Les entreprises doivent être reconnues comme «le véritable moteur de la croissance et de la création de richesse», estime le consultant gouvernemental dans la version préliminaire du Plan de relance économique et sociale 2020-2030, auquel Lusa a eu accès, mais l'Etat aussi elle doit exiger que ceux qui bénéficient du capital public s'engagent à améliorer la gestion, à préférer la dette au capital, à accroître la compétitivité (non pas à cause des bas salaires, mais par l'innovation technologique) et l'internationalisation (d'abord par la coopération entre eux pour mieux intervenir sur le marché mondial ).

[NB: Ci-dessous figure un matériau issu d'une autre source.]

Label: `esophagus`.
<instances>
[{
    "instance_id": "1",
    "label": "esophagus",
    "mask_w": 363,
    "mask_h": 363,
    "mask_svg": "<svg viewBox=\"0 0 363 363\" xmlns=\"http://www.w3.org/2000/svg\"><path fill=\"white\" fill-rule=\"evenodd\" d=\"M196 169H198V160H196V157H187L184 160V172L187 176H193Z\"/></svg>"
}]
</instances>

«Il est crucial que ce pacte État / entreprise soit une plate-forme pour corriger bon nombre des vulnérabilités de notre tissu commercial, le porter à un nouveau niveau et réorienter les entreprises portugaises pour explorer les avantages concurrentiels sur le marché mondial, créer des accélérateurs commerciaux, vendre non seulement produits, mais aussi des idées et des services, produisent une nouvelle génération de champions mondiaux, relient la conception à l'ingénierie et transforment les idées en affaires à l'échelle mondiale », explique Costa Silva.

Cependant, ajoute-t-il, une fois que l'économie portugaise "est en meilleure santé et que les entreprises sont capitalisées", l'État devrait se retirer des entreprises "parce que son rôle ne devrait pas être de remplacer les entreprises, mais plutôt de créer les conditions pour ils peuvent fonctionner, grandir et être compétitifs ».